In 2018, you'd be forgiven for assuming that any sensitive app encrypts its connection from your phone to the cloud, so that the stranger two tables away at the coffee shop can't pull your secrets off the local Wi-Fi. That goes double for apps as personal as online dating services. But if you assumed that basic privacy protection for the world's most popular dating app, you'd be mistaken: As one application security company has found, Tinder's mobile apps still lack the standard encryption necessary to keep your photos, swipes, and matches hidden from snoops.

On Tuesday, researchers at Tel Aviv-based app security firm Checkmarx demonstrated that Tinder still lacks basic HTTPS encryption for photos. Just by being on the same Wi-Fi network as any user of Tinder's iOS or Android app, the researchers could see any photo the user did, or even inject their own images into his or her photo stream. And while other data in Tinder's apps are HTTPS-encrypted, Checkmarx found that they still leaked enough information to tell encrypted commands apart, allowing a hacker on the same network to watch every swipe left, swipe right, or match on the target's phone nearly as easily as if they were looking over the target's shoulder. The researchers suggest that lack of protection could enable anything from simple voyeuristic nosiness to blackmail schemes.

"We can simulate exactly what the user sees on his or her screen," says Erez Yalon, Checkmarx's manager of application security research. "You know everything: What they’re doing, what their sexual preferences are, a lot of information."

To demonstrate Tinder's vulnerabilities, Checkmarx built a piece of proof-of-concept software they call TinderDrift. Run it on a laptop connected to any Wi-Fi network where other connected users are tindering, and it automatically reconstructs their entire session.

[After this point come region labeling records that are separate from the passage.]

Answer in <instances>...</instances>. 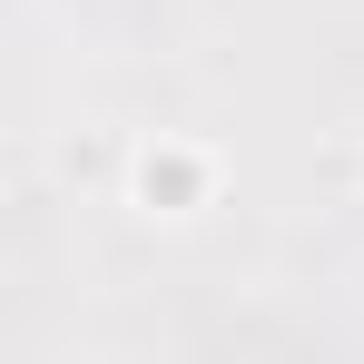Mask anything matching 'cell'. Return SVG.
<instances>
[{
	"mask_svg": "<svg viewBox=\"0 0 364 364\" xmlns=\"http://www.w3.org/2000/svg\"><path fill=\"white\" fill-rule=\"evenodd\" d=\"M138 197H148L158 217H187V207L207 197V158H187V148H158V158L138 168Z\"/></svg>",
	"mask_w": 364,
	"mask_h": 364,
	"instance_id": "6da1fadb",
	"label": "cell"
}]
</instances>
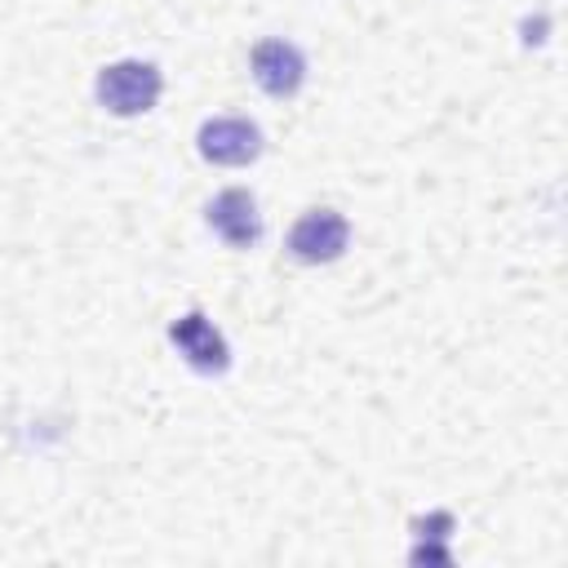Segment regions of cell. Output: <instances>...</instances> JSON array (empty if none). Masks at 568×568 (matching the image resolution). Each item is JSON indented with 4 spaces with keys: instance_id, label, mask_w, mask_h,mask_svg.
I'll return each mask as SVG.
<instances>
[{
    "instance_id": "obj_1",
    "label": "cell",
    "mask_w": 568,
    "mask_h": 568,
    "mask_svg": "<svg viewBox=\"0 0 568 568\" xmlns=\"http://www.w3.org/2000/svg\"><path fill=\"white\" fill-rule=\"evenodd\" d=\"M98 102L111 111V115H142L160 102L164 93V75L155 62H142V58H124V62H111L98 71V84H93Z\"/></svg>"
},
{
    "instance_id": "obj_2",
    "label": "cell",
    "mask_w": 568,
    "mask_h": 568,
    "mask_svg": "<svg viewBox=\"0 0 568 568\" xmlns=\"http://www.w3.org/2000/svg\"><path fill=\"white\" fill-rule=\"evenodd\" d=\"M351 244V222L337 209H311L293 222L288 231V257L320 266V262H337Z\"/></svg>"
},
{
    "instance_id": "obj_3",
    "label": "cell",
    "mask_w": 568,
    "mask_h": 568,
    "mask_svg": "<svg viewBox=\"0 0 568 568\" xmlns=\"http://www.w3.org/2000/svg\"><path fill=\"white\" fill-rule=\"evenodd\" d=\"M169 342L178 346V355L195 368V373H226L231 368V346L226 337L213 328V320L204 311H186L169 324Z\"/></svg>"
},
{
    "instance_id": "obj_4",
    "label": "cell",
    "mask_w": 568,
    "mask_h": 568,
    "mask_svg": "<svg viewBox=\"0 0 568 568\" xmlns=\"http://www.w3.org/2000/svg\"><path fill=\"white\" fill-rule=\"evenodd\" d=\"M200 155L209 164H226V169H240V164H253L262 155V129L253 120H240V115H217V120H204L200 124Z\"/></svg>"
},
{
    "instance_id": "obj_5",
    "label": "cell",
    "mask_w": 568,
    "mask_h": 568,
    "mask_svg": "<svg viewBox=\"0 0 568 568\" xmlns=\"http://www.w3.org/2000/svg\"><path fill=\"white\" fill-rule=\"evenodd\" d=\"M248 67H253L257 89L271 93V98H293L306 84V58L293 40H262L253 49Z\"/></svg>"
},
{
    "instance_id": "obj_6",
    "label": "cell",
    "mask_w": 568,
    "mask_h": 568,
    "mask_svg": "<svg viewBox=\"0 0 568 568\" xmlns=\"http://www.w3.org/2000/svg\"><path fill=\"white\" fill-rule=\"evenodd\" d=\"M209 226L217 240H226L231 248H253L262 240V213H257V200L240 186H226L213 195L209 204Z\"/></svg>"
}]
</instances>
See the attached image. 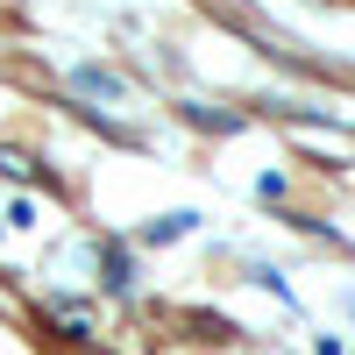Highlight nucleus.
Returning <instances> with one entry per match:
<instances>
[{
  "label": "nucleus",
  "instance_id": "nucleus-2",
  "mask_svg": "<svg viewBox=\"0 0 355 355\" xmlns=\"http://www.w3.org/2000/svg\"><path fill=\"white\" fill-rule=\"evenodd\" d=\"M185 227H192V214H164V220H150V242H178Z\"/></svg>",
  "mask_w": 355,
  "mask_h": 355
},
{
  "label": "nucleus",
  "instance_id": "nucleus-1",
  "mask_svg": "<svg viewBox=\"0 0 355 355\" xmlns=\"http://www.w3.org/2000/svg\"><path fill=\"white\" fill-rule=\"evenodd\" d=\"M71 85H78L85 100H121V78L100 71V64H78V71H71Z\"/></svg>",
  "mask_w": 355,
  "mask_h": 355
}]
</instances>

To fix its vulnerabilities, Checkmarx says Tinder should not only encrypt photos, but also "pad" the other commands in its app, adding noise so that each command appears as the same size or so that they're indecipherable amid a random stream of data. Until the company takes those steps, it's worth keeping in mind: any tindering you do could be just as public as the public Wi-Fi you're connected to.